- _Task statement_
Duplicate the lines of the records below, from the line containing "How far is the asphalt" through the line containing "1.14 meters", with no changes.

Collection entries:
* * *
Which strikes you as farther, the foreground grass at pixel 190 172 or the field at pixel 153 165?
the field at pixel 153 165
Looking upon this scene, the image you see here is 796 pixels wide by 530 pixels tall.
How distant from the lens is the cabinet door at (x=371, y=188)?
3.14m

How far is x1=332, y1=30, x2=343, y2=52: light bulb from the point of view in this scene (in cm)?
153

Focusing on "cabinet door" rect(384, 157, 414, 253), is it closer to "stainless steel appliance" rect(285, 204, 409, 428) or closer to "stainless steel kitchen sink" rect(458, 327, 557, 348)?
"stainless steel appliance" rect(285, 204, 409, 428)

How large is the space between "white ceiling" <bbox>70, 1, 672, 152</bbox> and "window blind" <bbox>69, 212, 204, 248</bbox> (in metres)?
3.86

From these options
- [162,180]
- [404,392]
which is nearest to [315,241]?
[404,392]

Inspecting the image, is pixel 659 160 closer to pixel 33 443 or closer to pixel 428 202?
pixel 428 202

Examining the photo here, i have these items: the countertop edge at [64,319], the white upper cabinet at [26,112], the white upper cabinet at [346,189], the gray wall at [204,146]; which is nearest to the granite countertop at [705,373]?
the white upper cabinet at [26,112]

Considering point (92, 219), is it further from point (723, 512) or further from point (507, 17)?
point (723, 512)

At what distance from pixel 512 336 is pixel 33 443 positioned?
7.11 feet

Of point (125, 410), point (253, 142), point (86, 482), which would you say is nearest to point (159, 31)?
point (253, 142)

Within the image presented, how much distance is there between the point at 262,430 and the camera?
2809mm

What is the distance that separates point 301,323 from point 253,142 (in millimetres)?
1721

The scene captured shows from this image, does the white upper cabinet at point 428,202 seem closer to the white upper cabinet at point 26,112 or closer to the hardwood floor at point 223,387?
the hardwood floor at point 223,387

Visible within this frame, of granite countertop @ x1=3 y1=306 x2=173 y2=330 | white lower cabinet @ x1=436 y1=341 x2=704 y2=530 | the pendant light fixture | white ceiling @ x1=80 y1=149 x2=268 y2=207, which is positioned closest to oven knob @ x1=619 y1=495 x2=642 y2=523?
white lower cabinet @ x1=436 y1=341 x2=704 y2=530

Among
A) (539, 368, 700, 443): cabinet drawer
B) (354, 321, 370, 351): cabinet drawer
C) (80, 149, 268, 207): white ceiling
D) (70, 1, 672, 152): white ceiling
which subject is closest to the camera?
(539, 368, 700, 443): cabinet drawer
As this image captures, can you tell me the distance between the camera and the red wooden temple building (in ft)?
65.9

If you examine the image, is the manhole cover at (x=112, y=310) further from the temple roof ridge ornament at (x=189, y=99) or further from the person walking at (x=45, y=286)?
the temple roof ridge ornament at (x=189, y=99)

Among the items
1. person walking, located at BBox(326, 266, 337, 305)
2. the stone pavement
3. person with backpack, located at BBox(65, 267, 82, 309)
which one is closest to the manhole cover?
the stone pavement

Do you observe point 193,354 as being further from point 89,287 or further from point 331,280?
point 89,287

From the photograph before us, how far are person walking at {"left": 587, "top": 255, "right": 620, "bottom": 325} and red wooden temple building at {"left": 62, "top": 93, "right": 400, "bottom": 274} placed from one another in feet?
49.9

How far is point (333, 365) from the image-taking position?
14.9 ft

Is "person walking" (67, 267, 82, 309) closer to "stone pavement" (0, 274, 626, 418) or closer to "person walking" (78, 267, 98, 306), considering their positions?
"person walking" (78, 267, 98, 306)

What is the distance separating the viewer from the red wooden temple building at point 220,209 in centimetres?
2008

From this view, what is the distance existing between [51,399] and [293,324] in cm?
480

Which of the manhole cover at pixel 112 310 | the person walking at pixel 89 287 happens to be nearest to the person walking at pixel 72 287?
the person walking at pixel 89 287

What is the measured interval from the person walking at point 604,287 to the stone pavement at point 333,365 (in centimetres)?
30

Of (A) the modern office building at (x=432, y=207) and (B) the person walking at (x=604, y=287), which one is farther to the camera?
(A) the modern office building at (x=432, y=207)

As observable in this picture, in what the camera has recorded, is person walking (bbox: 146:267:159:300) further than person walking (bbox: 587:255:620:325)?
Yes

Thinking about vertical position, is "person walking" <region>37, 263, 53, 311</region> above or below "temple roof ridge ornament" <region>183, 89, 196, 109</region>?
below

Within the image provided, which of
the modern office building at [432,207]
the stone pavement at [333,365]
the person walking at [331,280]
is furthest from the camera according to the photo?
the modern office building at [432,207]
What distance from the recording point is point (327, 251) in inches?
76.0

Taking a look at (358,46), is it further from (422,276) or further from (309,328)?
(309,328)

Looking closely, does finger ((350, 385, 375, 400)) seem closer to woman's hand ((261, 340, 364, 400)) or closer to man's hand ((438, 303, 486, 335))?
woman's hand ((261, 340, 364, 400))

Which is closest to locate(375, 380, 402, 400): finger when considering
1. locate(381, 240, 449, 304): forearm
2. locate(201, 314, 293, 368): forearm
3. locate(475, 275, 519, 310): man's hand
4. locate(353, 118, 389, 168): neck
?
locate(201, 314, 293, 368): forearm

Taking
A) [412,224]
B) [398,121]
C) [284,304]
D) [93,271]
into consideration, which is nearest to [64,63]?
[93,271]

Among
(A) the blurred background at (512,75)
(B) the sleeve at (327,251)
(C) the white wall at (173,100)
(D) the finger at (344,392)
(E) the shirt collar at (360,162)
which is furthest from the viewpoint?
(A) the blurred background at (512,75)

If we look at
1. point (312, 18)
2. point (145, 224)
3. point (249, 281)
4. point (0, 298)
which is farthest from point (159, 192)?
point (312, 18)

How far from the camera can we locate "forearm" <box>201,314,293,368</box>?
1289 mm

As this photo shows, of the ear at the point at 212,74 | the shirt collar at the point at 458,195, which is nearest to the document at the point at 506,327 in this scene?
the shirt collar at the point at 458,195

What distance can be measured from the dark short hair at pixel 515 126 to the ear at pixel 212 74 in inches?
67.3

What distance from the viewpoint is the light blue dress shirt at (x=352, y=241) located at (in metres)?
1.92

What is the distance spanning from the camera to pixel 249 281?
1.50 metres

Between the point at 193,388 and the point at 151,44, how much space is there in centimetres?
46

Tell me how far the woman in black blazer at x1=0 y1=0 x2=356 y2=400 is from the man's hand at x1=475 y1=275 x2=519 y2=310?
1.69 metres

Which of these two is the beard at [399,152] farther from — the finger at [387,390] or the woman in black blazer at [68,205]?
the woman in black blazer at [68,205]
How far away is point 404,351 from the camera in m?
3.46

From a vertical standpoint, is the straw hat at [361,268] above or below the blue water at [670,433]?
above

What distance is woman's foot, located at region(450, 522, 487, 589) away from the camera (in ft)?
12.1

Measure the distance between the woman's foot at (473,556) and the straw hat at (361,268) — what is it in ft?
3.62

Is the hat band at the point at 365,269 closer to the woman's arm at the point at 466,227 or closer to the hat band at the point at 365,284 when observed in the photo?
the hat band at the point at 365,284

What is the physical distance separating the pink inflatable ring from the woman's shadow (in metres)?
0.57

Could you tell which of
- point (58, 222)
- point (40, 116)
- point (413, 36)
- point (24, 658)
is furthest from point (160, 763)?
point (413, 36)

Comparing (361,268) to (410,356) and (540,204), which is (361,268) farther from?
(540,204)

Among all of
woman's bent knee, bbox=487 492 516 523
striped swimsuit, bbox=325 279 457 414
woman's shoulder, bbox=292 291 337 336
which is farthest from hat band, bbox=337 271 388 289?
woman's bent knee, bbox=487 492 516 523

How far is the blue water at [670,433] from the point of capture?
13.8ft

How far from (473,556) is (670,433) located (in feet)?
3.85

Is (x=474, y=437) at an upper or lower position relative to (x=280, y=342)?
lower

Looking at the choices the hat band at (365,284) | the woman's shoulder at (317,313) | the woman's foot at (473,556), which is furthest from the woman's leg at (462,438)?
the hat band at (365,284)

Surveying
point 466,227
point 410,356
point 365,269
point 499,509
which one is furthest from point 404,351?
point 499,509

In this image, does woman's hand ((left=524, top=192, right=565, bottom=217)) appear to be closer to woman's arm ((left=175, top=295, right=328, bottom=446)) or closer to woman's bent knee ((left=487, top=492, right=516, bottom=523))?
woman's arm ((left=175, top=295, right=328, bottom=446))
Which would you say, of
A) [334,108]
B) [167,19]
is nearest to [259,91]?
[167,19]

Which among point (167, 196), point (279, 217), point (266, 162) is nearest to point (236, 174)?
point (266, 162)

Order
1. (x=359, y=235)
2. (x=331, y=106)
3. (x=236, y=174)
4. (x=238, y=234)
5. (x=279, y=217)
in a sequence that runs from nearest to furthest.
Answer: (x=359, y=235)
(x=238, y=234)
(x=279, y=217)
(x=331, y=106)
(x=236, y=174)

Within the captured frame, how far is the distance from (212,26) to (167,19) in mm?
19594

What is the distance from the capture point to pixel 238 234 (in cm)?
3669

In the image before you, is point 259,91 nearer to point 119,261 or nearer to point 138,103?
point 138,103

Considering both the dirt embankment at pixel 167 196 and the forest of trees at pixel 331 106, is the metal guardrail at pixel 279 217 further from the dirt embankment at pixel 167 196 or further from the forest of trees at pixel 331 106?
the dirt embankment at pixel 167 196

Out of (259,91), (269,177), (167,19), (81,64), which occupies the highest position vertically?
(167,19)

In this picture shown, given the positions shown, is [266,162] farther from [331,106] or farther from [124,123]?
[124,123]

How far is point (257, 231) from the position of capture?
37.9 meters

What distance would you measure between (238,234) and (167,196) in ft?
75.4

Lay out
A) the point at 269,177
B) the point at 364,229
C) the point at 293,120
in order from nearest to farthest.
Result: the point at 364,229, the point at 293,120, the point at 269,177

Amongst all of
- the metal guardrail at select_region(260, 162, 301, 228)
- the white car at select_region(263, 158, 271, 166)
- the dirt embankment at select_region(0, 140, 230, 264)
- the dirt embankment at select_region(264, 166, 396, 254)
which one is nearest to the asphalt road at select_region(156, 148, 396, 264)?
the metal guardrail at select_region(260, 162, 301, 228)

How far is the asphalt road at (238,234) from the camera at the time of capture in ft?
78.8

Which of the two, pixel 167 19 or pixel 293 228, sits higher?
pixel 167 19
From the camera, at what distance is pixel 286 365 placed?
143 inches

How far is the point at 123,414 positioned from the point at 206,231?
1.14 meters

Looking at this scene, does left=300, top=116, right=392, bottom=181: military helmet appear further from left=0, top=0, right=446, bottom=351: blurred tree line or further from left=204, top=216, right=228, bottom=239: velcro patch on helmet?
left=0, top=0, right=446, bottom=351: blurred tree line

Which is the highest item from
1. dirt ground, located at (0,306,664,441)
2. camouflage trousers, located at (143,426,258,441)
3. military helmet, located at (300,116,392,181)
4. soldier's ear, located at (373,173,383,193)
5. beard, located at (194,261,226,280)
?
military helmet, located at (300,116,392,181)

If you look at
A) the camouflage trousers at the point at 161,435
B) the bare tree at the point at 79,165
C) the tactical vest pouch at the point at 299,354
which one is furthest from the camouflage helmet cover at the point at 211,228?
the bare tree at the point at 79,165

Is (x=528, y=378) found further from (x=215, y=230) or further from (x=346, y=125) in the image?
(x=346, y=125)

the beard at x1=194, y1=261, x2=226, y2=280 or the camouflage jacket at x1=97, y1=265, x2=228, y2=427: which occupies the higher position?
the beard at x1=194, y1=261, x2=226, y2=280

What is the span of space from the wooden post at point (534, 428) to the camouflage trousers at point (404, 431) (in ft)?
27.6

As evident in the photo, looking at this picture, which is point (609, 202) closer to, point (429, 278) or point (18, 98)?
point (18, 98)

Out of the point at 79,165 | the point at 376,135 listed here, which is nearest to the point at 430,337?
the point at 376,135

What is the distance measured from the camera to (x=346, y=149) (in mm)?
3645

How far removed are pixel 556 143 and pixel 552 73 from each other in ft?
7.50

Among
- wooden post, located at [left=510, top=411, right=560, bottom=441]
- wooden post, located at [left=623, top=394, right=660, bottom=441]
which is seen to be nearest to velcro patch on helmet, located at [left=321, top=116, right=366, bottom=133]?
* * *
- _Output_
How far is the asphalt road at (238,234) from the camera at the time of capture in ft?
78.8

Which of the two, pixel 167 19 or pixel 293 228, sits higher?
pixel 167 19
From the camera, at what distance is pixel 286 365 placed?
143 inches

How far is the point at 123,414 positioned from the point at 206,231?
1.14 meters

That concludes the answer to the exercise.